2023-03-06 Low Rank#

Last time#

  • Solving least squares problems

  • Geometry of the SVD

Today#

  • Reflection on algorithm choices

  • Low-rank structure

  • Primer on interpolation

using LinearAlgebra
using Plots
default(linewidth=4, legendfontsize=12)

function vander(x, k=nothing)
    if isnothing(k)
        k = length(x)
    end
    m = length(x)
    V = ones(m, k)
    for j in 2:k
        V[:, j] = V[:, j-1] .* x
    end
    V
end

function gram_schmidt_classical(A)
    m, n = size(A)
    Q = zeros(m, n)
    R = zeros(n, n)
    for j in 1:n
        v = A[:,j]
        R[1:j-1,j] = Q[:,1:j-1]' * v
        v -= Q[:,1:j-1] * R[1:j-1,j]
        R[j,j] = norm(v)
        Q[:,j] = v / R[j,j]
    end
    Q, R
end

function qr_householder(A)
    m, n = size(A)
    R = copy(A)
    V = [] # list of reflectors
    for j in 1:n
        v = copy(R[j:end, j])
        v[1] += sign(v[1]) * norm(v) # <---
        v = normalize(v)
        R[j:end,j:end] -= 2 * v * v' * R[j:end,j:end]
        push!(V, v)
    end
    V, R
end

function qr_chol(A)
    R = cholesky(A' * A).U
    Q = A / R
    Q, R
end

function qr_chol2(A)
    Q, R = qr_chol(A)
    Q, R1 = qr_chol(Q)
    Q, R1 * R
end

function peanut()
    theta = LinRange(0, 2*pi, 50)
    r = 1 .+ .4*sin.(3*theta) + .6*sin.(2*theta)
    r' .* [cos.(theta) sin.(theta)]'
end

function circle()
    theta = LinRange(0, 2*pi, 50)
    [cos.(theta) sin.(theta)]'
end

function Aplot(A)
    "Plot a transformation from X to Y"
    X = peanut()
    Y = A * X
    p = scatter(X[1,:], X[2,:], label="in")
    scatter!(p, Y[1,:], Y[2,:], label="out")
    X = circle()
    Y = A * X
    q = scatter(X[1,:], X[2,:], label="in")
    scatter!(q, Y[1,:], Y[2,:], label="out")
    plot(p, q, layout=2, aspect_ratio=:equal)
end
Aplot (generic function with 1 method)

Condition number via SVD#

\[\begin{split} U \overbrace{\begin{bmatrix} \sigma_{\max} && \\ & \ddots & \\ && \sigma_{\min} \end{bmatrix}}^{\Sigma} V^T = A \end{split}\]
(16)#\[\begin{align} \lVert A \rVert &= \sigma_{\max} & \kappa(A) &= \frac{\sigma_{\max}}{\sigma_{\min}} = \texttt{cond}(A) \end{align}\]
A = randn(2,2) # nonsymmetric
A = A + A'
2×2 Matrix{Float64}:
  0.533196  -0.634645
 -0.634645  -3.24534
@show svdvals(A)
U, S, V = svd(A)
@show norm(U - U')
Aplot(A)
svdvals(A) = [3.349088030301591, 0.63694216378792]
norm(U - U') = 4.710277376051325e-16
../_images/2023-03-06-low-rank_4_1.svg

Example: autonomous vehicles#

  • Need to solve least squares problems in real time

  • Weight/cost/size increase with compute

  • What algorithm to choose?

  • What precision to use?

Factors#

  • How many objects?

  • Speed (of robot and objects)

  • Aerial, wheeled, walking

  • Fog, light – longer memory?

  • Tolerences (how accurate does the solution need to be?)

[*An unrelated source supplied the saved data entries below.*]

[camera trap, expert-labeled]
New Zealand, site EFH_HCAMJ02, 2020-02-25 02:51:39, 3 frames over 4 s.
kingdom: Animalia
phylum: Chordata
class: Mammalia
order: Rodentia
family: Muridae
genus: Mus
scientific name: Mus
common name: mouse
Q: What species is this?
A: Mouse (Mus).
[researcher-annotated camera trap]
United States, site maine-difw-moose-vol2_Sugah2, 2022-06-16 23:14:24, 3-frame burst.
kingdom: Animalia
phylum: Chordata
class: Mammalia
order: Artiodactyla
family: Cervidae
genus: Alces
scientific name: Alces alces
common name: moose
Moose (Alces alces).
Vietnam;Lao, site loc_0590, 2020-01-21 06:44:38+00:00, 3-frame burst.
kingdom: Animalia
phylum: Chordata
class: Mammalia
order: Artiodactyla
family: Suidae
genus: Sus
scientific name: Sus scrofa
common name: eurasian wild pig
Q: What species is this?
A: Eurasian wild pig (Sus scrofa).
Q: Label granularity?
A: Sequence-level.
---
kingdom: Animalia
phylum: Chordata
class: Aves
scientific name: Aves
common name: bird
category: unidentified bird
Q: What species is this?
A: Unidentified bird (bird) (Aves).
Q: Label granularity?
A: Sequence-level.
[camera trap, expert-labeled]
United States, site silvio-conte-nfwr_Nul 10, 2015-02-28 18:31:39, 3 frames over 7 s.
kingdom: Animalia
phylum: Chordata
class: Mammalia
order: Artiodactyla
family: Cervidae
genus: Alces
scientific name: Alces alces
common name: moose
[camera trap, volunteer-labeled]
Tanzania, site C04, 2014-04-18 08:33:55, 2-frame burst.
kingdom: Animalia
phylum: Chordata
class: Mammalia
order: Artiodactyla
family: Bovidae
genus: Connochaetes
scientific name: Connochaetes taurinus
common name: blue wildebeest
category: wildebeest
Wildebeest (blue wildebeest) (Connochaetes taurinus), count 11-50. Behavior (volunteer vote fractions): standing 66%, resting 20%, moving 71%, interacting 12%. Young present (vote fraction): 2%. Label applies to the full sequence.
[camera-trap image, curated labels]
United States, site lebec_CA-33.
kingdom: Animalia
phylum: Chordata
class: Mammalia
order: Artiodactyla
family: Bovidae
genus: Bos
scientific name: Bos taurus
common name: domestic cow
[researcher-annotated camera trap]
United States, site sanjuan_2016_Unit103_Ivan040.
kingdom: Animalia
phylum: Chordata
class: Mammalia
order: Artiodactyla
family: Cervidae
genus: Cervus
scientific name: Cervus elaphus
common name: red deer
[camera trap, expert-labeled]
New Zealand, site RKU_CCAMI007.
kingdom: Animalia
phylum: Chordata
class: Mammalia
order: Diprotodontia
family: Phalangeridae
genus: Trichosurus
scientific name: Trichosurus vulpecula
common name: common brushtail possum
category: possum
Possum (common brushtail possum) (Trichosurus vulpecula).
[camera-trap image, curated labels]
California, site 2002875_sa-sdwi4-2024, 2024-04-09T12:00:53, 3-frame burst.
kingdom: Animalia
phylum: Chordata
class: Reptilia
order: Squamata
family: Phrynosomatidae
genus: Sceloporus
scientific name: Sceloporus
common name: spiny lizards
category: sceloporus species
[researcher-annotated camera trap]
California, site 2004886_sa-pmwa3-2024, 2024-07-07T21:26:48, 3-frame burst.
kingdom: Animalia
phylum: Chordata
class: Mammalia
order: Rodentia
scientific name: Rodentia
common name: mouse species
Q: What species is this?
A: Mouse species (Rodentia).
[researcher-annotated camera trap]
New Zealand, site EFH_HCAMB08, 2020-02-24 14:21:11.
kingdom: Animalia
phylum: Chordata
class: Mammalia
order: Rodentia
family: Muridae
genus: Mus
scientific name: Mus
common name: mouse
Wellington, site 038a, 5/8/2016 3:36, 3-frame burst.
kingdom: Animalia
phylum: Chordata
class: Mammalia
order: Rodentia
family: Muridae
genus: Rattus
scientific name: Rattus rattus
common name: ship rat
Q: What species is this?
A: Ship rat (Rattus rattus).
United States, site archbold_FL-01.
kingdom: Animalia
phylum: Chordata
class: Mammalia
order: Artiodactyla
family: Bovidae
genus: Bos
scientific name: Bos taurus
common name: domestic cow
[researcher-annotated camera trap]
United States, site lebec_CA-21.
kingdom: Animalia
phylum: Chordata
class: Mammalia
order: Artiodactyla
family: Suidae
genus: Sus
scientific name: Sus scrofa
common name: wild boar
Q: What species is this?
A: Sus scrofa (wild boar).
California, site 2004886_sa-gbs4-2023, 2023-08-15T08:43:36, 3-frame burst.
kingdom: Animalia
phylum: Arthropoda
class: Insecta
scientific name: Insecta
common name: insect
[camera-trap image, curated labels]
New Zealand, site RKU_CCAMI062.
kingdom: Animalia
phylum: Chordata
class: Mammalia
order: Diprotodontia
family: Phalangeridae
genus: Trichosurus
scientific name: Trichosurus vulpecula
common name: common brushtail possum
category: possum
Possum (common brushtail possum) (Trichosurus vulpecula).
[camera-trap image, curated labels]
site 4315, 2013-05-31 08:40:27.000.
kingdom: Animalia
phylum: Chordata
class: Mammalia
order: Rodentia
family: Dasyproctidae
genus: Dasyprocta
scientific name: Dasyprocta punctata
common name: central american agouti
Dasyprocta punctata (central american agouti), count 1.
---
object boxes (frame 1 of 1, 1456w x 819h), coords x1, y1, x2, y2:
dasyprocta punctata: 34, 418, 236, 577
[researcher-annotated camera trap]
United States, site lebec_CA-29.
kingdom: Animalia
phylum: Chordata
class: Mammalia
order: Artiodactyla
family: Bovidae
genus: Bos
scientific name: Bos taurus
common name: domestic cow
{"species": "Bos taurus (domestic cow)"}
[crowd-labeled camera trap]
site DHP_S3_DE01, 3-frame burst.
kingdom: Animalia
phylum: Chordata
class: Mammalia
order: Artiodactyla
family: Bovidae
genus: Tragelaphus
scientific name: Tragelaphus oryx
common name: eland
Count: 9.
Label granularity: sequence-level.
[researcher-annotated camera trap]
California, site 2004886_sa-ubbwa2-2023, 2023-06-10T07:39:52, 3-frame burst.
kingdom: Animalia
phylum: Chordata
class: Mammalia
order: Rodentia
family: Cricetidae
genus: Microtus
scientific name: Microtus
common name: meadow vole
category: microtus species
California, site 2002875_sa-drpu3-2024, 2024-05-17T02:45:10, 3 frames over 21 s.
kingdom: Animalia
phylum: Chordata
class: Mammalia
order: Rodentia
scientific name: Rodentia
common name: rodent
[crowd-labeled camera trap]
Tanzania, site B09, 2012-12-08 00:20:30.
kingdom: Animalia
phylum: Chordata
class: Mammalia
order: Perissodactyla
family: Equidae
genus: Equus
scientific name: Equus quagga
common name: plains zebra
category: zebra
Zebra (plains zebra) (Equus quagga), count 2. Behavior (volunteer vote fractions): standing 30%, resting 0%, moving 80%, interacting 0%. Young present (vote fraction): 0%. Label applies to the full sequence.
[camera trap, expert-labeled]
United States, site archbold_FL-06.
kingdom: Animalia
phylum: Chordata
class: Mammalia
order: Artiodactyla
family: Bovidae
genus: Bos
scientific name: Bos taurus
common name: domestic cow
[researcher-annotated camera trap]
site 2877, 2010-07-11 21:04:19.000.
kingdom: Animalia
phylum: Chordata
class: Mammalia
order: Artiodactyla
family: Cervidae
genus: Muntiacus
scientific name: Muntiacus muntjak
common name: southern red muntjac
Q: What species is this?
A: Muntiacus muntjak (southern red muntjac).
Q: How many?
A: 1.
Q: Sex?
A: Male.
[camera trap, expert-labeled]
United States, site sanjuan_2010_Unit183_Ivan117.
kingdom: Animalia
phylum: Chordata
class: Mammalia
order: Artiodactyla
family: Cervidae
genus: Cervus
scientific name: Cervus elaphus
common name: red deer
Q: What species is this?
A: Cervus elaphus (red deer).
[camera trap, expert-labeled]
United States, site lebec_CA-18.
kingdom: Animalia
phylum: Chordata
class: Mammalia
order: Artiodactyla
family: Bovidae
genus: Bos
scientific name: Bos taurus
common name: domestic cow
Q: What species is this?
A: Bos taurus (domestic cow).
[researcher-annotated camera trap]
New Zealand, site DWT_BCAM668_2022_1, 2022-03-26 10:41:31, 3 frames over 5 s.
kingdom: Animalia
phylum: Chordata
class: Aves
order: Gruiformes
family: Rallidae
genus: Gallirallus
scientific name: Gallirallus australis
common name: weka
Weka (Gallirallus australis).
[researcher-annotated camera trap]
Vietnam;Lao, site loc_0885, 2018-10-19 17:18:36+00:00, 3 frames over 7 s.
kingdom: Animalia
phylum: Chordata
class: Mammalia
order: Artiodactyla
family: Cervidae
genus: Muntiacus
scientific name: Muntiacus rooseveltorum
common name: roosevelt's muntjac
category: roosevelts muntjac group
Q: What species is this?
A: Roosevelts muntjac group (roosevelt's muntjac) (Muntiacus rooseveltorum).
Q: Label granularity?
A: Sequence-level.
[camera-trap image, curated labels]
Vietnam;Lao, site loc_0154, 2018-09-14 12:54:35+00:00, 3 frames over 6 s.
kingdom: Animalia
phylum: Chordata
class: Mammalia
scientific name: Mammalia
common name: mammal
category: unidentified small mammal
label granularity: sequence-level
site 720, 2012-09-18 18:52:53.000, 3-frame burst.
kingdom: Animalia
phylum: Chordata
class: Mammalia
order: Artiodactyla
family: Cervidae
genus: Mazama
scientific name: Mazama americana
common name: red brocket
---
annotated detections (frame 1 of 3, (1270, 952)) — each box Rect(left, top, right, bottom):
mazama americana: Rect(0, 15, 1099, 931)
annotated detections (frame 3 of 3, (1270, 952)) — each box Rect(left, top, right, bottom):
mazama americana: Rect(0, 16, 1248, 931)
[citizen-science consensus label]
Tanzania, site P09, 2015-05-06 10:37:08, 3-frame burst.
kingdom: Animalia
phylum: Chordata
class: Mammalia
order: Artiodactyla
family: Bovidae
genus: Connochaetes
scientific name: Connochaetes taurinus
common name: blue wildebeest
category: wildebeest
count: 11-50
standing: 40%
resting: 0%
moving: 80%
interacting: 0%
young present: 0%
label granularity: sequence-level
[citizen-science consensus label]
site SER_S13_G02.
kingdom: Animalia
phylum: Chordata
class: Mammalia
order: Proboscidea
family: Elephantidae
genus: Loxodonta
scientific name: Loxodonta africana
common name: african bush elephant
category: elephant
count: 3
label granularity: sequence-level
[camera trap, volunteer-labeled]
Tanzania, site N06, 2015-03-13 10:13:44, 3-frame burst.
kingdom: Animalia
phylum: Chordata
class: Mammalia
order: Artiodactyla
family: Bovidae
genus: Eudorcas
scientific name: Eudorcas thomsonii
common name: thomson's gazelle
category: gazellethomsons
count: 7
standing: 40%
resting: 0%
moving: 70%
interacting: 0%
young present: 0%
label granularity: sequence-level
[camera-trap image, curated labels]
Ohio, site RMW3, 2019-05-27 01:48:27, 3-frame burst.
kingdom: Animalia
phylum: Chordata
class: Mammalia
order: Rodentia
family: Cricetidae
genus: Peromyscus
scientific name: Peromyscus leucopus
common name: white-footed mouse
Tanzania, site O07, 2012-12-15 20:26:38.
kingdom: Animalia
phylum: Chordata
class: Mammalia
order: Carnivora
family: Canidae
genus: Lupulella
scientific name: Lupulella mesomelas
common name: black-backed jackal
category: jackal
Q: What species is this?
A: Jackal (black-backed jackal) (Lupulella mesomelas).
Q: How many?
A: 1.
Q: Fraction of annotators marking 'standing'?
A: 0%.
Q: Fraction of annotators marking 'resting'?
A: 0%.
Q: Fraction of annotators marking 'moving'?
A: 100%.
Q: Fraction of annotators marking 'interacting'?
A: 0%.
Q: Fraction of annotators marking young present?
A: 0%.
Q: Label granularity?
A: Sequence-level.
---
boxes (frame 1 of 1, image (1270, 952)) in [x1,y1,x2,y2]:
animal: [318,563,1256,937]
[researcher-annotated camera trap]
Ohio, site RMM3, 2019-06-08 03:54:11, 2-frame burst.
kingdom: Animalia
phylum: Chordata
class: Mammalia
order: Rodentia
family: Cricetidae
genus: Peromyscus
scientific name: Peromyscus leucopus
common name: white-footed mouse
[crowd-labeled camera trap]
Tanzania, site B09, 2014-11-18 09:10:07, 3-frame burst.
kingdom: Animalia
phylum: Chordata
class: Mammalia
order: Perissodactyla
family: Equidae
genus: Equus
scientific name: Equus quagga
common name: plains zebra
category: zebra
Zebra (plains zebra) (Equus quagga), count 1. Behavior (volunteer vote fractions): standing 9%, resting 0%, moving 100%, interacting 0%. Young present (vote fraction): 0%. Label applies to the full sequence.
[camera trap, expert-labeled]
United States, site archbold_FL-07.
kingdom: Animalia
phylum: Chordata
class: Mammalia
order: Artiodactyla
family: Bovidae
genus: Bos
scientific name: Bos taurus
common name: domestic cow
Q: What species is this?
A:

  • Consequences of being wrong, who bears those consequences?

A = rand(5000, 500)
A_32 = Float32.(A)
@show cond(A)
@time qr(A);       # Householder; backward stable
@time qr_chol(A);  # Unstable
@time qr(A_32);
cond(A) = 56.21621342703861
  0.067741 seconds (7 allocations: 19.348 MiB)
  0.037107 seconds (8 allocations: 22.888 MiB)
  0.045914 seconds (7 allocations: 9.674 MiB)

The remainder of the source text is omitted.